The other side-effect of stopping that asserting though is that bugs like these
turn into a failed migration rather than a dead VM which is much more pleasant,
especially given that even with the command we're suggesting, when something forgets
to use it then the same problem happens.

Can we also have one for telling us what the current state is? (Or is that in one of
the query-block's already?)

As for the commands; how about:

block-claim  claim:bool   

where passing true takes ownership, passing false drops ownership.
(HMP equivalents block_claim -c / -r   for claim/release)

Dave

QEMU has been recently split into sub-components and as a one-time operation to avoid breakage of tools, we are setting the QEMU sub-component of this BZ to "General". Please review and change the sub-component if necessary the next time you review this BZ. Thanks

*** Bug 1831103 has been marked as a duplicate of this bug. ***

Throwing this over to kwolf;  once you have an interface that doesn't assert, please throw the bz back to me and then
I can wire up the migration to fail nicely and provide an explicit ownership hand off.

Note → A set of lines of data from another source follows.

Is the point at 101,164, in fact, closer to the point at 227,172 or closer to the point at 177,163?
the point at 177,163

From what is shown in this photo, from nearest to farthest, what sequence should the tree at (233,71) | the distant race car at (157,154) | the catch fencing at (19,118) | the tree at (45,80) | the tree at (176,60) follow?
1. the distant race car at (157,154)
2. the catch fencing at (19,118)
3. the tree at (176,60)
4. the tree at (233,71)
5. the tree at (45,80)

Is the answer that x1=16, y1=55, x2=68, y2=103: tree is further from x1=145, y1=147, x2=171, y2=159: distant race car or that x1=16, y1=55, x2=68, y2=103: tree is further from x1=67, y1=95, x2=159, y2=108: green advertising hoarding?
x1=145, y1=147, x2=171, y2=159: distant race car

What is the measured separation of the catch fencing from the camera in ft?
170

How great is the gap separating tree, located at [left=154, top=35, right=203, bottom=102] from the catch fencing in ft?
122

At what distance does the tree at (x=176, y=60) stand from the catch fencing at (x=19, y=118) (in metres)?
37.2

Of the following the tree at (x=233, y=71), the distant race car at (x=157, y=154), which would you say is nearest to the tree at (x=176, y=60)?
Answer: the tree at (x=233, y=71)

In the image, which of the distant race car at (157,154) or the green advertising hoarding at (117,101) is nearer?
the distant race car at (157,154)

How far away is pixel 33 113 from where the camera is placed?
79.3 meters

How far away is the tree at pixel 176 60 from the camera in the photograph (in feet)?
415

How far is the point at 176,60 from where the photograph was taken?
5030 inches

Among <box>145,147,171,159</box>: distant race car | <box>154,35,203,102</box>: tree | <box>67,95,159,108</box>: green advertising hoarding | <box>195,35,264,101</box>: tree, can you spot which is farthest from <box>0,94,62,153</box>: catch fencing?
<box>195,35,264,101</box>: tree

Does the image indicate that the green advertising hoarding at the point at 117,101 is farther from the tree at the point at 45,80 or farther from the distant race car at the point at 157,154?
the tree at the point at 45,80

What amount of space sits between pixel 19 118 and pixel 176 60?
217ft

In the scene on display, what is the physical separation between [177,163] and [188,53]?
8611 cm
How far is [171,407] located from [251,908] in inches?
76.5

(RHV hit this one again as a side effect of bz 1819721)

*** Bug 1870383 has been marked as a duplicate of this bug. ***

After evaluating this issue, there are no plans to address it further or fix it in an upcoming release.  Therefore, it is being closed.  If plans change such that this issue will be fixed in an upcoming release, then the bug can be reopened.

After evaluating this issue, there are no plans to address it further or fix it in an upcoming release.  Therefore, it is being closed.  If plans change such that this issue will be fixed in an upcoming release, then the bug can be reopened.